Во всех этих взглядах есть элемент истины: Средние века были грубыми, были рыцарственными, были благочестивыми. Но если мы хотим видеть эпоху в истинном свете, не следует противопоставлять ее нашему собственному времени, независимо от того, в чью пользу это противопоставление: мы должны попытаться увидеть ее такой, какой она виделась современникам. Прежде всего мы должны помнить, что в любую эпоху большинство населения составляют обычные люди, заинтересованные не столько высокими темами, о которых рассуждают историки, сколько тем, как добыть средства к существованию. Эти простые смертные описаны Эйлин Пауэр в ее прекрасной книге «Люди Средневековья», охватывающей период от Карла Великого до Генриха VII. Единственная известная личность в ее галерее – это Марко Поло, остальные пятеро в большей или меньшей степени малоизвестны: это люди, жизнь которых реконструирована по случайно сохранившимся документам. Рыцарство, занятие аристократов, в этих демократических анналах не упоминается; благочестие представлено крестьянами и британскими торговцами и гораздо менее заметно в церковных кругах; все персонажи – в гораздо меньшей степени варвары, чем полагал XVIII век. В книге Пауэр есть, правда, одно очень яркое противопоставление, говорящее в пользу «варварской» точки зрения: это противопоставление венецианского искусства до начала эпохи Возрождения и китайского искусства XIV века. Воспроизводятся две картины: венецианская иллюстрация, на которой изображено отплытие Марко Поло, и китайский пейзаж XIV века, написанный Чжао Мэнфу. Мисс Пауэр пишет: «Одна [картина Чжао Мэнфу], очевидно, является продуктом высокоразвитой цивилизации, а другая – цивилизации наивной и незрелой». Если сравнить картины, с этим нельзя не согласиться.

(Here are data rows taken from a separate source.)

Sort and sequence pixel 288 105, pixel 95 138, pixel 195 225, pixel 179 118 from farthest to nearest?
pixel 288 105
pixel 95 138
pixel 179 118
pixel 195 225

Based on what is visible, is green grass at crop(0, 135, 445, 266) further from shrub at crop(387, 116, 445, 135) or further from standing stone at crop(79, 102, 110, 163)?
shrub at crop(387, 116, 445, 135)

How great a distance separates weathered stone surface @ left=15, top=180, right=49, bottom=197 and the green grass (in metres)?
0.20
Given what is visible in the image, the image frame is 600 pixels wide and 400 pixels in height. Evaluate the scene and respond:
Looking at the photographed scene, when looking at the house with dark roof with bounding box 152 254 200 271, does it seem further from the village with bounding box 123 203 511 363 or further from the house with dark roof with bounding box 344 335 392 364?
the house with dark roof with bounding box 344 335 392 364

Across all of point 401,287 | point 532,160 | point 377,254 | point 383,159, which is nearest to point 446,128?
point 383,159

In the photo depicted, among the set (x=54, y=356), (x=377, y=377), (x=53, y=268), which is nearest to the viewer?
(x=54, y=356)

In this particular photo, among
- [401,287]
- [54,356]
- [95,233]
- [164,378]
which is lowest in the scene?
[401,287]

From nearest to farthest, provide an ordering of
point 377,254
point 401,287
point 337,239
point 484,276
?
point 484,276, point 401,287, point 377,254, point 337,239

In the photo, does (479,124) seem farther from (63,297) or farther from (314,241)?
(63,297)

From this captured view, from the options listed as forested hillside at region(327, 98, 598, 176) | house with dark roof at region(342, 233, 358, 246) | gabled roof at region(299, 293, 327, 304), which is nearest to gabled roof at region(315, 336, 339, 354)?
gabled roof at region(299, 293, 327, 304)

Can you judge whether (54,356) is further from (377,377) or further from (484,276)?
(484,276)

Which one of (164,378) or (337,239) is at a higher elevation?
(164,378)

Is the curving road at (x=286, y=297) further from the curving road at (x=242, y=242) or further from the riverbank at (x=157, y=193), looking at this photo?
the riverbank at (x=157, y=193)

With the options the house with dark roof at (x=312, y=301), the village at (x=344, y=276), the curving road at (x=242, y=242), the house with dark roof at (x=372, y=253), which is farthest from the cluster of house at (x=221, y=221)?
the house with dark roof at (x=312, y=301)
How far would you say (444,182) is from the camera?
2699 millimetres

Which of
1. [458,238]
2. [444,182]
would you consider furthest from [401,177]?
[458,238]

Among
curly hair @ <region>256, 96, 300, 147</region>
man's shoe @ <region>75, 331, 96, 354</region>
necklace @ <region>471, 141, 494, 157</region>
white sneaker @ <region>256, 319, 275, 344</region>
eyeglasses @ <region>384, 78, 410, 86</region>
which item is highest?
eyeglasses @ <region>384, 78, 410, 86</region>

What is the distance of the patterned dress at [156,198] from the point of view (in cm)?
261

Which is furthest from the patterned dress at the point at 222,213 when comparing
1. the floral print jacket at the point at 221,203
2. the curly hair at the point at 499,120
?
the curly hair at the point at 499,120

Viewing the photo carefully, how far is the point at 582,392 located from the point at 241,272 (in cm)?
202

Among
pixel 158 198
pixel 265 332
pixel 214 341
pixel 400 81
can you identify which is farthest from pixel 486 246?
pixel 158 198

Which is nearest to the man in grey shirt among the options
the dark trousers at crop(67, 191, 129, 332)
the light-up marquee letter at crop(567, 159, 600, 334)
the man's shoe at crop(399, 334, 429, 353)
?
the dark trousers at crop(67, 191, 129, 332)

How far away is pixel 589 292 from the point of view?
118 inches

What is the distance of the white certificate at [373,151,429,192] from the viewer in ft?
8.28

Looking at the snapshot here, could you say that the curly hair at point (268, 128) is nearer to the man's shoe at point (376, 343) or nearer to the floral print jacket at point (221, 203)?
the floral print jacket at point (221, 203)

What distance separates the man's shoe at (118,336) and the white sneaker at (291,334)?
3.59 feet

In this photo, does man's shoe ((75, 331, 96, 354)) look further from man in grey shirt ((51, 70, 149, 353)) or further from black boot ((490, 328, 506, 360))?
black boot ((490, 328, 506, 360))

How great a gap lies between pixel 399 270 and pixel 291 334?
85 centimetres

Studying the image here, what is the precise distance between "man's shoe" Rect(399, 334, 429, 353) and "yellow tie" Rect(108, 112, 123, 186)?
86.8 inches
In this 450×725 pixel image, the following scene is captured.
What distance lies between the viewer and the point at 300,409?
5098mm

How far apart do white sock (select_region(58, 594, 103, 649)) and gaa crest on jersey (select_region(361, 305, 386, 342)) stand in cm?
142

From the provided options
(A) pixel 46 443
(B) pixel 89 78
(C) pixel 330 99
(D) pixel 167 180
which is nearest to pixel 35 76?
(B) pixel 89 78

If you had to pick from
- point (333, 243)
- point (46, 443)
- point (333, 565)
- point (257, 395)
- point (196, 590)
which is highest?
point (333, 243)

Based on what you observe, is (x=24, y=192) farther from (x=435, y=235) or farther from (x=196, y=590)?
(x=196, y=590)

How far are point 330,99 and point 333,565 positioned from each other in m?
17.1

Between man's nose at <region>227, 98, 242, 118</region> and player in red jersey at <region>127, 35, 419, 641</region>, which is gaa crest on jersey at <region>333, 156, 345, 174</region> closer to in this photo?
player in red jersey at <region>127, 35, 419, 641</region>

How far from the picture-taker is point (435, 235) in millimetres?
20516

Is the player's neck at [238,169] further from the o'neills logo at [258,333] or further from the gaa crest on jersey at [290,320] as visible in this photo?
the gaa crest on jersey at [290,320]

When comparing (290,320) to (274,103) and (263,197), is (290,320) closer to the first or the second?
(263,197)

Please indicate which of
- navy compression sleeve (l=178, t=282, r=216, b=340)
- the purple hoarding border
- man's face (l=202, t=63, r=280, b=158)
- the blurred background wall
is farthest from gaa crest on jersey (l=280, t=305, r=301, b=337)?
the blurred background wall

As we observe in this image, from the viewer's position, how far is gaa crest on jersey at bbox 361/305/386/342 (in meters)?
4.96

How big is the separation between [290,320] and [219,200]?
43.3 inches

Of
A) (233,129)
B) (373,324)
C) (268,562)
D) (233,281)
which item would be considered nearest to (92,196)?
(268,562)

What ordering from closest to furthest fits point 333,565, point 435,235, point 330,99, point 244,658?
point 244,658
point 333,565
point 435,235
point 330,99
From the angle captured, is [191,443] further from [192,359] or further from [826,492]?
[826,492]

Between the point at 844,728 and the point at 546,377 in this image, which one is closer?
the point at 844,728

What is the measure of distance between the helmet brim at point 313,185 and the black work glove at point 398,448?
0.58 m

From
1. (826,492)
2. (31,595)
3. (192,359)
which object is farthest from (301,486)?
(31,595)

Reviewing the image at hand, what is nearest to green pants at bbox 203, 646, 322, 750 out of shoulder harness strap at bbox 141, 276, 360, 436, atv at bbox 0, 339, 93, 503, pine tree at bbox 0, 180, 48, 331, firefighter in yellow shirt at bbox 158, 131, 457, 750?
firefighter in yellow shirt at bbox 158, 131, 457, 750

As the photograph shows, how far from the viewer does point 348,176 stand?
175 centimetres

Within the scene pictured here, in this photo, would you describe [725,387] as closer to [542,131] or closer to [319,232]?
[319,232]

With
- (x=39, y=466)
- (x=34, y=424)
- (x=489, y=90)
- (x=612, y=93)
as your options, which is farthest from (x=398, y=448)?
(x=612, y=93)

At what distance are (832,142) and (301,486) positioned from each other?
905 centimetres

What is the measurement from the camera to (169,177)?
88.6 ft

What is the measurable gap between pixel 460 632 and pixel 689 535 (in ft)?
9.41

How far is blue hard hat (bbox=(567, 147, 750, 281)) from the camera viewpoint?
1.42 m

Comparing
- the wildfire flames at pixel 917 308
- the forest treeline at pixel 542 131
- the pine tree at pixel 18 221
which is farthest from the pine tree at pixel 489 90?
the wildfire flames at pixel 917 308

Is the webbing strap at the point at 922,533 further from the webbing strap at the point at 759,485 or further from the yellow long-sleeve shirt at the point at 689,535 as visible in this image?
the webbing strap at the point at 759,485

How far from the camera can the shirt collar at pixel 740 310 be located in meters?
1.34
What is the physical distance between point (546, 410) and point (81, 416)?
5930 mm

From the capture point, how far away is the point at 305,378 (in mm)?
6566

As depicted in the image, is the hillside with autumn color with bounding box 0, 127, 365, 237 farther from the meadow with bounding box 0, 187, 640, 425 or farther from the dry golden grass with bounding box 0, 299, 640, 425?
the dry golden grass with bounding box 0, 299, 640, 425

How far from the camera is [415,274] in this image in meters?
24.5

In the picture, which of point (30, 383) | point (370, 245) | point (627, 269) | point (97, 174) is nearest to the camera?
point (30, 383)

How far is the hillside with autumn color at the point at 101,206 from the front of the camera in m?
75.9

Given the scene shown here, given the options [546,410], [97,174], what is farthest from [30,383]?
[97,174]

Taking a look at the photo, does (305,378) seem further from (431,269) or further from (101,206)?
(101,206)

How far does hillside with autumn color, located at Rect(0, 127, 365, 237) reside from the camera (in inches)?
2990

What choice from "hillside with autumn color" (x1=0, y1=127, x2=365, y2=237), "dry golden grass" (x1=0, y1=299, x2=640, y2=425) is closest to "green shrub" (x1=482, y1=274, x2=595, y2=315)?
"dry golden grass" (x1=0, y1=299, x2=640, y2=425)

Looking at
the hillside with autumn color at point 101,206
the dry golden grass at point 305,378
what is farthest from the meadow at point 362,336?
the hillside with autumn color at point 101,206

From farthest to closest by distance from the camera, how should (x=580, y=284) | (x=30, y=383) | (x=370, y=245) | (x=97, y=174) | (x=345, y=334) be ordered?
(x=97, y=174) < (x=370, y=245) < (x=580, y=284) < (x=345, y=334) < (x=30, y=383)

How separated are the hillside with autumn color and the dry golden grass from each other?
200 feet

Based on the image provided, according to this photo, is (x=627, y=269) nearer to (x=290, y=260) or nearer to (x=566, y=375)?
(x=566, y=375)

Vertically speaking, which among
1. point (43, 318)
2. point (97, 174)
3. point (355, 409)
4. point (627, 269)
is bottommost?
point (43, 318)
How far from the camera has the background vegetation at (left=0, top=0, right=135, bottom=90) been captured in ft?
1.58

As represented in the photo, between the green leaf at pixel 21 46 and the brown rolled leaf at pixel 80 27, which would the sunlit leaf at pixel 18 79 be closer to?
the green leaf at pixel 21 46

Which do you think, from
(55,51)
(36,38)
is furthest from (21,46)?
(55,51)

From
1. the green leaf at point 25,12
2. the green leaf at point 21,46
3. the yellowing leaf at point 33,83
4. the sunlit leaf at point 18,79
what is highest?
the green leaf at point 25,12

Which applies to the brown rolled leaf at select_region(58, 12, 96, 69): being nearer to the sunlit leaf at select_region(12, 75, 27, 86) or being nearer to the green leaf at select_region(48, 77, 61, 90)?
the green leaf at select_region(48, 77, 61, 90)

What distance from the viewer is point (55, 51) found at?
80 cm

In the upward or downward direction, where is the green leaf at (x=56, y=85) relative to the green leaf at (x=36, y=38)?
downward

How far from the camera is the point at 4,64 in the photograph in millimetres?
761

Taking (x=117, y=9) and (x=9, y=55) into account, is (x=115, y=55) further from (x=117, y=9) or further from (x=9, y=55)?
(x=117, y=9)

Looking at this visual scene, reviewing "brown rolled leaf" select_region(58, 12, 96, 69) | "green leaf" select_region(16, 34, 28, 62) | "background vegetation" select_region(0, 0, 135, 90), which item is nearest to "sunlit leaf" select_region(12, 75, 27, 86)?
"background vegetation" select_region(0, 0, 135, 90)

Другая недавно вышедшая книга – «Осень Средневековья» профессора Хейзинги из Лейдена – рисует чрезвычайно интересную картину XIV и XV веков во Франции и Фландрии. В этой книге рыцарству уделяется должное внимание, но не с романтической точки зрения; оно рассматривается как утонченная игра, которую придумали высшие классы, чтобы приукрасить свою невыносимо скучную жизнь. Существенной чертой рыцарства была довольно странная куртуазная концепция любви как чего-то такого, что приятно оставить неудовлетворенным. «С тех пор как в напевах провансальских трубадуров XII в. впервые зазвучала мелодия неудовлетворенной любви, струны желанья и страсти звенели со все большим надрывом… Одним из важнейших поворотов средневекового духа явилось появление любовного идеала, основной тон которого впервые был негативным»[93]
. И далее:«Чрезвычайно важно и то, что господствующий класс целой эпохи приобретал знание жизни и эрудицию исключительно в рамках, очерченных ars amandi. Ни в какую иную эпоху идеал светской культуры не был столь тесно сплавлен с идеалом любви к женщине, как в период с XII по XV в. Системой куртуазных понятий были заключены в рамки любви все христианские добродетели, общественная нравственность, все совершенствование форм жизненного уклада. Эротическое жизневосприятие… можно поставить в один ряд с современной ему схоластикой».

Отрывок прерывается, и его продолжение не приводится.